So the first thing to do when creating a new virtual device is to give it a name. I was thinking about calling mine “NexusOne” but then I thought I should add a little more detail. However, there is a restriction in the naming policy: you are only allowed to include letters and numbers, no spaces or decimal points (but yes to underscores). This means the logical name “Nexus One Froyo 2.2” is no good. Finally I settled on “Nexus_One_Froyo_2-2”. I selected Target: “Android 2.2 – API Level 8”. If you don’t have it as an option, you need to run the Android SDK updater.
Next select the size of the SD card. I put 2000 MiB.
And the skin of the Nexus One would correctly be WVGA800, which corresponds to 800 x 480 resolution. Technically it’s a slightly different since the particular screen used, but it’s effectively the WVGA800.

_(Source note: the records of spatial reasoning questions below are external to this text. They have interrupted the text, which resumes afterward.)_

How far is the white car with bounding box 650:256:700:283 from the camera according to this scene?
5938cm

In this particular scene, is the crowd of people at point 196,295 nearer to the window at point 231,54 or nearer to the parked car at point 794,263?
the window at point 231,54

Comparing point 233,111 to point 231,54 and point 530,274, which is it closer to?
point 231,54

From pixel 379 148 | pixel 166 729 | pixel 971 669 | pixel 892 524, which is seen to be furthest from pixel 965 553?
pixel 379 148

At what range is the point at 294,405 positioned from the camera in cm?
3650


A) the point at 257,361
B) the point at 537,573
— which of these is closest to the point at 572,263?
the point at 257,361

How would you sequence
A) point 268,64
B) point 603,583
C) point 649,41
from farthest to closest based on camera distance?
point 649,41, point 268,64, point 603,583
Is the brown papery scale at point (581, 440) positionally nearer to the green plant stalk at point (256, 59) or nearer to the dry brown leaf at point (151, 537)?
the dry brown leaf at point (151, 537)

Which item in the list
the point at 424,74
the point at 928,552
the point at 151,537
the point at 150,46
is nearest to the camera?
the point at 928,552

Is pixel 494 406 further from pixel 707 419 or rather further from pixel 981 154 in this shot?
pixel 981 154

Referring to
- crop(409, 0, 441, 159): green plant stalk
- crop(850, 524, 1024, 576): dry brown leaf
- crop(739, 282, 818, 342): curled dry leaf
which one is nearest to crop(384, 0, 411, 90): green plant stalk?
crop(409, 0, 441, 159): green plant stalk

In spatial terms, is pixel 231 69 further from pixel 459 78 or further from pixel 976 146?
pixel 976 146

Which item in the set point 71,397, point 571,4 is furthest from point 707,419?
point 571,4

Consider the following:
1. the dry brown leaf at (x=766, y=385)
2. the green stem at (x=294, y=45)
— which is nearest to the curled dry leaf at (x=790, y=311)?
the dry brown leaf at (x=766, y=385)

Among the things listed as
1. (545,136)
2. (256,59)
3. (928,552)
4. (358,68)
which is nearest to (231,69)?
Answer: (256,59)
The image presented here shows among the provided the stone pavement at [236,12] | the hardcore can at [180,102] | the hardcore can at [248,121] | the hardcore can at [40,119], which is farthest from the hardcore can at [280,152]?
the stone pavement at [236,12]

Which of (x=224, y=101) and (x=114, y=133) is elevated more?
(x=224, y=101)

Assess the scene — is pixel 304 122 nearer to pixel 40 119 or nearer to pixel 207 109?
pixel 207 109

Next there’s a bunch of settings to add. I’ve seen some people suggest you need to add all the hardware components manually, but according to the following chart most of the stuff is there by default. (Chart is from http://www.51testing.com/?uid-49689-action-viewspace-itemid-212142)
|Device ram size||The amount of physical RAM on the device, in megabytes. Default value is “96”.||hw.ramSize|
|Touch-screen support||Whether there is a touch screen or not on the device. Default value is “yes”.||hw.touchScreen|
|Trackball support||Whether there is a trackball on the device. Default value is “yes”.||hw.trackBall|
|Keyboard support||Whether the device has a QWERTY keyboard. Default value is “yes”.||hw.keyboard|
|DPad support||Whether the device has DPad keys. Default value is “yes”.||hw.dPad|
|GSM modem support||Whether there is a GSM modem in the device. Default value is “yes”.||hw.gsmModem|
|Camera support||Whether the device has a camera. Default value is “no”.||hw.camera|
|Maximum horizontal camera pixels||Default value is “640”.||hw.camera.maxHorizontalPixels|
|Maximum vertical camera pixels||Default value is “480”.||hw.camera.maxVerticalPixels|
|GPS support||Whether there is a GPS in the device. Default value is “yes”.||hw.gps|
|Battery support||Whether the device can run on a battery. Default value is “yes”.||hw.battery|
|Accelerometer||Whether there is an accelerometer in the device. Default value is “yes”.||hw.accelerometer|
|Audio recording support||Whether the device can record audio. Default value is “yes”.||hw.audioInput|
|Audio playback support||Whether the device can play audio. Default value is “yes”.||hw.audioOutput|
|SD Card support||Whether the device supports insertion/removal of virtual SD Cards. Default value is “yes”.||hw.sdCard|
|Cache partition support||Whether we use a /cache partition on the device. Default value is “yes”.||disk.cachePartition|
|Cache partition size||Default value is “66MB”.||disk.cachePartition.size|
Thus according to the chart we should add “Camera” and the 5.0 megapixel camera on the Nexus One corresponds to 2592 Maximum Horizontal Camera Pixels and 1944 Maximum Vertical Camera Pixels (The exact number of pixels is a guess of mine based on the 5.0 Megapixels, but unless you’re doing some hardcore testing I think it will be fine). Set the Device RAM Size to 512 MB for the Nexus One.
Ok, that’s about it. Now click “Create AVD” and the program will appear to freeze for a while. Finally, the AVD will be created and Nexus_One_Froyo_2-2 is located in the .android\avd folder.]]>